In the end, Robert and Michelle feel that working side by side as showrunners has ultimately been beneficial for their marriage, and not just because it’s the only way they’d ever see each other otherwise. “I'll say this: we've had some disasters in our personal life. And the show offers a healthy distraction sometimes from that, where you feel like we can't let that eat away at us because we have this deadline,” says Robert. “The deadline, as awful as it is, makes you get over whatever personal problems there are. I would say in that way it has been an improvement on marriage, because I have a feeling that whatever those disasters were, they probably would've had more resonance and a little more difficulty in our private life if there wasn't like, ‘Okay, we’ve got to get over that, because we have to start working on script number 18.’”
While they realize that working together on a show that was built on the lead character’s strained marriage might raise question about their own union, the Kings insist that the old adage that writers always write about what they know doesn’t always hold true. “This would be an exception to that rule!” insists Michelle. Referencing Peter’s dalliances with prostitutes that were uncovered the pilot, she adds, “It’s not like we looked back and said, ‘Oh, that hooker thing!’”
“If anything, it’s probably helped,” the show’s fictional marriage between Alicia and Peter, says Robert. “The show tries to walk a thin line between how much it's a good idea to divorce the schmuck and how much is it a good idea to stay with the schmuck. And I think our happiness—that we work well together—has allowed that conservative side of the show. The idea that maybe a married couple should work it out has risen. If our relationship weren't as good, it probably would be like, ‘Throw the bum out!’” Does that mean if Alicia and Peter divorce next season, viewers should worry about the state of the Kings’s union? Says Robert after a long laugh, “Yeah, poor Robert and Michelle!”
The couple’s solid marriage also “allows us to explore issues” on The Good Wife, says Robert. “They're just not the issues at the core of our relationship, but there's a lot of observations we have of, our daughter’s in high school now and a lot of her friends have divorced parents. So I mean exploring the idea of how much do our kids have interest in their parents staying together. The stability that we're—see, all of this is terrible. It might end tomorrow! [“Yes,” agrees Michelle]—but the stability that we feel now allows us to use that as a place to look out at other relationships around us and either satirize and comment on them, or dramatize them.”

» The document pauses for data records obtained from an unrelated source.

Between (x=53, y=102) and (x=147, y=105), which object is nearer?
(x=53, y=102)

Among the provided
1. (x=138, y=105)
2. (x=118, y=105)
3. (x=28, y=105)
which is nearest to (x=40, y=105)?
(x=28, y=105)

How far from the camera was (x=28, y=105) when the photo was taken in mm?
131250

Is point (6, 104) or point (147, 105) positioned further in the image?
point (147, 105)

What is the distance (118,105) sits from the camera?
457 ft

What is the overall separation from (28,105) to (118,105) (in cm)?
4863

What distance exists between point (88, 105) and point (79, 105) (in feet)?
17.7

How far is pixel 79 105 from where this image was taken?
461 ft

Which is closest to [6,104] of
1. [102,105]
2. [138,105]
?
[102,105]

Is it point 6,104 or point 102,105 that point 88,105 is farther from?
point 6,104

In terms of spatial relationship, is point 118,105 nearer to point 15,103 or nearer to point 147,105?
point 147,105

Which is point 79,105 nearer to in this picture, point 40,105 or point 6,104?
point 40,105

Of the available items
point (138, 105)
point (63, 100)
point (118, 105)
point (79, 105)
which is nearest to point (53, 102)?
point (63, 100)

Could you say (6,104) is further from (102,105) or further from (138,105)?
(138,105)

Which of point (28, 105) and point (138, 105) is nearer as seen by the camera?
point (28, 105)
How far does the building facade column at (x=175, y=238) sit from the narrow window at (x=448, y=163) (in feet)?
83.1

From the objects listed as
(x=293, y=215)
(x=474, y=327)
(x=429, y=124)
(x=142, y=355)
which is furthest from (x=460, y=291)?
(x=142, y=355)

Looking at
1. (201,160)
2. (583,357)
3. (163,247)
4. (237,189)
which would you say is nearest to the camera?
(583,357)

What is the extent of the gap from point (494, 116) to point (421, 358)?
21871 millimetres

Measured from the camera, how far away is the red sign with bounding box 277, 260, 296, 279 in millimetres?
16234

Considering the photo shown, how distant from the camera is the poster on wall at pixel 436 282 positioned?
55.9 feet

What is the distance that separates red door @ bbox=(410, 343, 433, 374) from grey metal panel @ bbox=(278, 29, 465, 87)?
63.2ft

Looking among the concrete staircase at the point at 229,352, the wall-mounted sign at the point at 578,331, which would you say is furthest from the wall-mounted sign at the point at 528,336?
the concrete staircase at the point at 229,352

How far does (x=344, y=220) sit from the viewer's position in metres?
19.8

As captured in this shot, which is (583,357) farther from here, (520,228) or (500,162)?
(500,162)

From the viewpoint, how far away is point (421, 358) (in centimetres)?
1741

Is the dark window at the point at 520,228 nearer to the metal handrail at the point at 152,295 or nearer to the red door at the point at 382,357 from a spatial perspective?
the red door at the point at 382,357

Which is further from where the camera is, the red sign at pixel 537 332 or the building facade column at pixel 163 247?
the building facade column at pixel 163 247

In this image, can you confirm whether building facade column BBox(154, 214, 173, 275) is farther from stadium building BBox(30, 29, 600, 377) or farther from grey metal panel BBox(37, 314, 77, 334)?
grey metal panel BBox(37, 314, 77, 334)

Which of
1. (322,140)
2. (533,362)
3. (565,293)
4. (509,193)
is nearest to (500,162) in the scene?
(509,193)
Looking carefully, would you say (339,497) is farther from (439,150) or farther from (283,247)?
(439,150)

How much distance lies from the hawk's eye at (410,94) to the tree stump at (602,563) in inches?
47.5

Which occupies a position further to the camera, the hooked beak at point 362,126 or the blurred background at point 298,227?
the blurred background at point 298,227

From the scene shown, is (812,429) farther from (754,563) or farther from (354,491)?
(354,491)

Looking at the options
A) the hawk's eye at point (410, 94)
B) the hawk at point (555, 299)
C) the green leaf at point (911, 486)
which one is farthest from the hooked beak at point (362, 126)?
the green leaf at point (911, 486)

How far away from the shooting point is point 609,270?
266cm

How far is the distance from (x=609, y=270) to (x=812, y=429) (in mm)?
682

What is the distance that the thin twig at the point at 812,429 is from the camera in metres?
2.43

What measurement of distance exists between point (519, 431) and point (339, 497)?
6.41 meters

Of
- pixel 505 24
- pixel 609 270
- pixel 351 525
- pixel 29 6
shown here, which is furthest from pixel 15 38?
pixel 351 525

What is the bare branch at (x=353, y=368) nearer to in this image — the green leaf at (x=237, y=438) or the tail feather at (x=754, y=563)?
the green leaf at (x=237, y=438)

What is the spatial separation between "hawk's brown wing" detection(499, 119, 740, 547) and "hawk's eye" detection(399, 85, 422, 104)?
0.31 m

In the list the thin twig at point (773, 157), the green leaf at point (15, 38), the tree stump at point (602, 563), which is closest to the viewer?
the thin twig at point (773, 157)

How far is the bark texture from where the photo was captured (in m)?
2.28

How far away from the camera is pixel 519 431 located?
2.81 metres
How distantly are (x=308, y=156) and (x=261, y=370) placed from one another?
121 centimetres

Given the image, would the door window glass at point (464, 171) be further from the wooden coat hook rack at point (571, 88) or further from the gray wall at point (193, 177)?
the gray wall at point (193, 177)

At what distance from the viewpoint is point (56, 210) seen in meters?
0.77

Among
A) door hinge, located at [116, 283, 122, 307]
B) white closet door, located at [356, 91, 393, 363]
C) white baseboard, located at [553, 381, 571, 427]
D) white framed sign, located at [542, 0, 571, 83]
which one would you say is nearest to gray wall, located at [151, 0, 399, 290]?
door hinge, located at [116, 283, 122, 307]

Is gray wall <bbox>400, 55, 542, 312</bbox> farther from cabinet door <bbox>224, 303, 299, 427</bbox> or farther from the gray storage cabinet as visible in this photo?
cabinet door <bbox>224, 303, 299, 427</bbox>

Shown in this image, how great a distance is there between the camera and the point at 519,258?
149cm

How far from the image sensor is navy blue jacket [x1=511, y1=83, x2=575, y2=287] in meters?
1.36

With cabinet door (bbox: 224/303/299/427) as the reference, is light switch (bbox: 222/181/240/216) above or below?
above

In fact, things have gone so smoothly for them in tandem on The Good Wife that the Kings can’t envision a scenario in which they would end their professional partnership. “We don't always feel equal passion for an idea,” says Michelle, “but personally working together is so appetizing.” While Robert says he could possibly write more feature films on his own, that option would be out of the question for any future TV projects. “If one of us did write a pilot on our own, we would bring the other on as a showrunner because the job itself requires two people. And we have too much fun!”